Corporate devices with 802.1X machine certificates may fail TLS handshake during pre-logon, causing an endless loop. In that scenario, switch to Path A and defer connect until after user log-in.

Another edge case is Windows Fast Startup. Because the kernel hibernates, the service may believe it is still connected while the server side has already timed out. Empirical observation: roughly one in eight cold-boots on Surface devices shows “Connected” yet no traffic passes. The mitigation is to add a secondary trigger “On workstation unlock” in Task Scheduler, forcing a re-handshake.

Verification & Rollback

After reboot, open Command Prompt and run nslookup myip.kuailian.net. A return IP matching your chosen exit country (e.g., Japan 103.x.x.x) proves the tunnel is active. If you still see your ISP IP, check the client log at %APPDATA%\KuaiLian\logs\latest.log; search for “AUTH_FAILED” or “TUN_DISABLED”.

To roll back, simply reverse the path you chose: un-tick the GUI checkbox, run sc delete KL快连Service for the service, or delete the scheduled task folder. No reboot is required; the change takes effect at the next start-up.

Performance Footprint

On a clean Windows 11 image with only KuaiLian configured for service mode, the added boot time is below one second (measured via Windows Performance Toolkit). RAM usage is 38 MB for the service plus 12 MB for the tray notifier; CPU stays at 0 % until traffic arrives. Disabling the animated tray icon saves 4 MB but removes visual disconnect warnings—acceptable on headless HTPC rigs.

Performance Footprint
Performance Footprint

Applicable & Non-applicable Scenarios

Scenario Recommended Path Rationale
Single-user laptop, public Wi-Fi Path A Easy to disable when you need captive-portal log-in.
Desktop mining rig, always online Path B Protects on unattended reboots after power outages.
Remote Plex server, headless Path C Fastest connect, no GUI overhead.
Corporate domain with NAC None (manual) Pre-logon tunnels break certificate-based NAC.

Troubleshooting Quick Map

  • Symptom: Task Scheduler 0x1 return code.
    Cause: Quotes missing around path with spaces.
    Fix: Wrap both program and argument fields in double quotes.
  • Symptom: Service starts but no traffic.
    Cause: Windows Firewall default block rule.
    Fix: Ensure KL快连Service.exe is allowed in Domain/Private/Public profiles.
  • Symptom: Double tray icons after resume.
    Cause: Fast Startup + GUI checkbox simultaneously.
    Fix: Use either service mode or GUI, never both.

Best-Practice Checklist

  1. Always test on a secondary Windows account to ensure service-level connect works before relying on it remotely.
  2. Export your scheduled task to an XML file (Task Scheduler → right-click → Export) for one-click restore after Windows feature updates.
  3. Set the client to “Disconnect on sleep” to avoid stale sessions; re-connect triggers automatically on resume via the same task.
  4. Keep a local copy of the installer offline; if KuaiLian auto-updates while the tunnel is down, the MSI downloader may fail on captive portals.
  5. Document your chosen exit node in a plaintext note for airport customs; border agents occasionally ask why a laptop pings Tokyo at boot.
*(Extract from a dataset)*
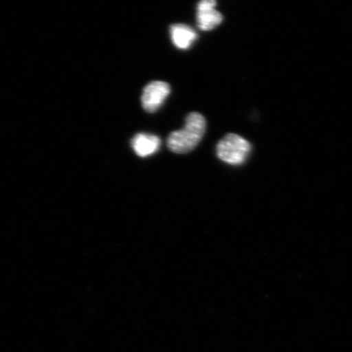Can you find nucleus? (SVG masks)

Frequently Asked Questions

Does auto-connect work before Windows log-in?

Only Path B (service mode) and Path C (Task Scheduler with “run whether user is logged on or not”) establish a tunnel pre-logon. Path A waits until the user profile loads.

Will the kill-switch engage during auto-connect?
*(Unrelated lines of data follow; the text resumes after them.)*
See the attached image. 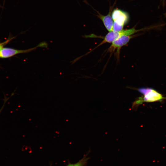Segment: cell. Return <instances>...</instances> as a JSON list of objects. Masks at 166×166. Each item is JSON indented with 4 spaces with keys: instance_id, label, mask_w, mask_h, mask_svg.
I'll return each mask as SVG.
<instances>
[{
    "instance_id": "1",
    "label": "cell",
    "mask_w": 166,
    "mask_h": 166,
    "mask_svg": "<svg viewBox=\"0 0 166 166\" xmlns=\"http://www.w3.org/2000/svg\"><path fill=\"white\" fill-rule=\"evenodd\" d=\"M137 90L143 97L139 98L134 102V105H139L143 102H161L166 99V97H163L161 93L152 88H141L138 89Z\"/></svg>"
},
{
    "instance_id": "2",
    "label": "cell",
    "mask_w": 166,
    "mask_h": 166,
    "mask_svg": "<svg viewBox=\"0 0 166 166\" xmlns=\"http://www.w3.org/2000/svg\"><path fill=\"white\" fill-rule=\"evenodd\" d=\"M113 21V31L117 32L123 30L124 25L128 22L129 16L127 13L121 10L116 9L112 13Z\"/></svg>"
},
{
    "instance_id": "3",
    "label": "cell",
    "mask_w": 166,
    "mask_h": 166,
    "mask_svg": "<svg viewBox=\"0 0 166 166\" xmlns=\"http://www.w3.org/2000/svg\"><path fill=\"white\" fill-rule=\"evenodd\" d=\"M47 43L45 42H40L36 46L33 48L24 50L3 47L0 50V58H9L18 54L29 52L36 50L38 47L47 48Z\"/></svg>"
},
{
    "instance_id": "4",
    "label": "cell",
    "mask_w": 166,
    "mask_h": 166,
    "mask_svg": "<svg viewBox=\"0 0 166 166\" xmlns=\"http://www.w3.org/2000/svg\"><path fill=\"white\" fill-rule=\"evenodd\" d=\"M141 30H136L135 27H133L129 29L122 30L117 32L110 31L105 35L104 38V40L100 44L102 45L106 42L112 43L115 40L122 36H130Z\"/></svg>"
},
{
    "instance_id": "5",
    "label": "cell",
    "mask_w": 166,
    "mask_h": 166,
    "mask_svg": "<svg viewBox=\"0 0 166 166\" xmlns=\"http://www.w3.org/2000/svg\"><path fill=\"white\" fill-rule=\"evenodd\" d=\"M113 7H110L109 12L106 15H103L97 12L98 14L97 15L102 21L106 29L109 32L112 31L113 21L111 15Z\"/></svg>"
},
{
    "instance_id": "6",
    "label": "cell",
    "mask_w": 166,
    "mask_h": 166,
    "mask_svg": "<svg viewBox=\"0 0 166 166\" xmlns=\"http://www.w3.org/2000/svg\"><path fill=\"white\" fill-rule=\"evenodd\" d=\"M133 37L131 35L124 36L118 38L112 43L109 50H112L117 49L119 51L121 48L126 45Z\"/></svg>"
},
{
    "instance_id": "7",
    "label": "cell",
    "mask_w": 166,
    "mask_h": 166,
    "mask_svg": "<svg viewBox=\"0 0 166 166\" xmlns=\"http://www.w3.org/2000/svg\"><path fill=\"white\" fill-rule=\"evenodd\" d=\"M88 153L84 155L81 159L75 163H69L66 166H86L90 158L87 157Z\"/></svg>"
},
{
    "instance_id": "8",
    "label": "cell",
    "mask_w": 166,
    "mask_h": 166,
    "mask_svg": "<svg viewBox=\"0 0 166 166\" xmlns=\"http://www.w3.org/2000/svg\"><path fill=\"white\" fill-rule=\"evenodd\" d=\"M8 42V40L6 41V42H3L0 43V50L3 47V46L4 45L6 44Z\"/></svg>"
},
{
    "instance_id": "9",
    "label": "cell",
    "mask_w": 166,
    "mask_h": 166,
    "mask_svg": "<svg viewBox=\"0 0 166 166\" xmlns=\"http://www.w3.org/2000/svg\"><path fill=\"white\" fill-rule=\"evenodd\" d=\"M7 101V99H6V100H5V101H4V104L3 105H2V107L1 108V109H0V114L1 112L2 111V109H3V108H4V105H5V103H6V101Z\"/></svg>"
},
{
    "instance_id": "10",
    "label": "cell",
    "mask_w": 166,
    "mask_h": 166,
    "mask_svg": "<svg viewBox=\"0 0 166 166\" xmlns=\"http://www.w3.org/2000/svg\"><path fill=\"white\" fill-rule=\"evenodd\" d=\"M5 0H4V1H5Z\"/></svg>"
}]
</instances>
Yes, the WFP driver is loaded by the service before any user code, so IPv4/IPv6 leaks are blocked even if Explorer hasn’t started yet.

Can I exclude Steam downloads from the tunnel when auto-connect is on?

Use Split-Tunneling 3.0 → Per-App → Add steam.exe → Route: Direct. Rules are evaluated in kernel mode, so they apply the moment the tunnel is up.

Closing Take-away

Configuring KuaiLian auto-connect on Windows 10 or 11 is a three-minute job, but the shortest path is not always the safest. Pick GUI mode if you value visual feedback, service mode for unattended boxes, and Task Scheduler only when every millisecond counts. Whichever route you choose, export your settings and test a reboot under airplane-mode first—proving the tunnel can survive before you board that long-haul flight is the cheapest insurance against a data-leak surprise.